Condensation and segregation of mitotic chromosomes is a critical process for cellular propagation, and, in mammals, mitotic errors can contribute to the pathogenesis of cancer. In this report, we demonstrate that the retinoblastoma protein (pRB), a well-known regulator of progression through the G1 phase of the cell cycle, plays a critical role in mitotic chromosome condensation that is independent of G1-to-S-phase regulation. Using gene targeted mutant mice, we studied this aspect of pRB function in isolation, and demonstrate that it is an essential part of pRB-mediated tumor suppression.

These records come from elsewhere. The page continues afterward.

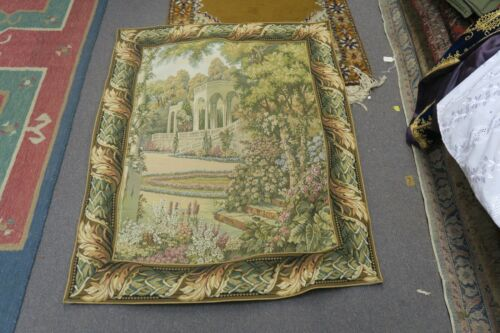 """Vintage Jacquard Woven Tapestry Victorian Palace Garden Scene 34"""" x 44"""""""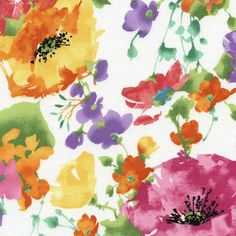 Timeless Treasures House Designer - Daydream - Watercolor Floral in White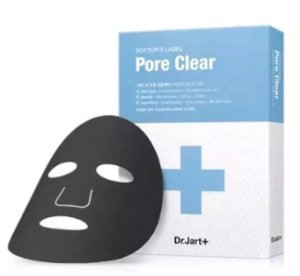 12% Off Korean DR.JART Skincare Sale @ Yamibuy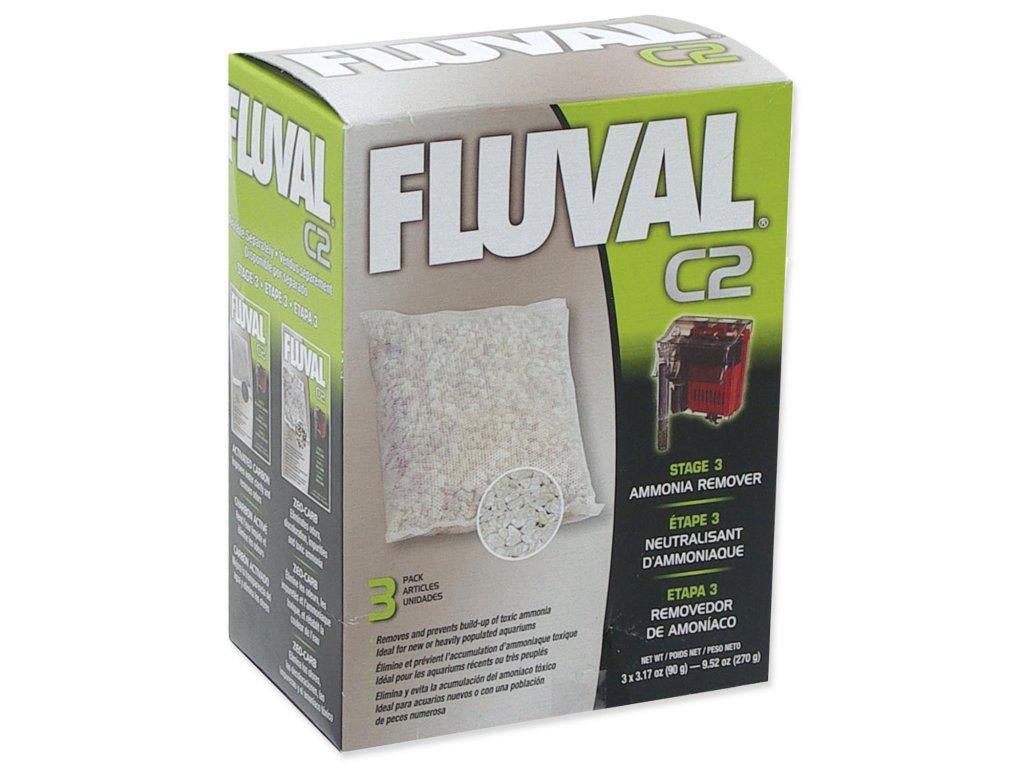 Náplň sáčky pro odstranění amoniaku FLUVAL C2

Cancer-prone Trp53(-/-) mice succumb to more aggressive forms of cancer when pRB's ability to condense chromosomes is compromised. Furthermore, we demonstrate that defective mitotic chromosome structure caused by mutant pRB accelerates loss of heterozygosity, leading to earlier tumor formation in Trp53(+/-) mice. These data reveal a new mechanism of tumor suppression, facilitated by pRB, in which genome stability is maintained by proper condensation of mitotic chromosomes.

Figure 1.

Rb1^ΔL/ΔL cells display aberrant chromosome condensation and segregation. (A) Metaphase chromosome spreads were prepared from MEFs or ESCs of the indicated genotypes. Chromosomes were stained with DAPI (blue) and a probe for major satellite repeats (green) to mark centromeres. Red arrows indicate contact between centromeres from different chromosomes, and yellow arrows indicate centromere contact involving three or more chromosomes. Inlays highlight expanded views of select chromosomes. Bars, 25 μm. (B) The frequency of centromere interactions per mitosis is plotted for each genotype (Rb1^ΔL/ΔL and Rb1^+/+) and cell type (MEF and ESC). (Right graph) In addition, the number of centromeres involved in each interaction was determined for ESC metaphase spreads, and is displayed as the frequency of multiple chromosome interactions. (C) Video microscopy was performed on MEFs expressing an H2B-GFP reporter by capturing phase-contrast and GFP images every 3 min over a 15-h time course. The images shown begin with the onset of chromatin condensation in prophase as the left-most panel. The last image of the metaphase plate before the onset of anaphase is indicated along with the elapsed time since the onset of prophase (in minutes). The right-most image shows resolved daughter (or binucleated) cells. The numbers in the left-most image correspond to references in the Supplemental Material and Supplemental Movies. Bars, 50 μm.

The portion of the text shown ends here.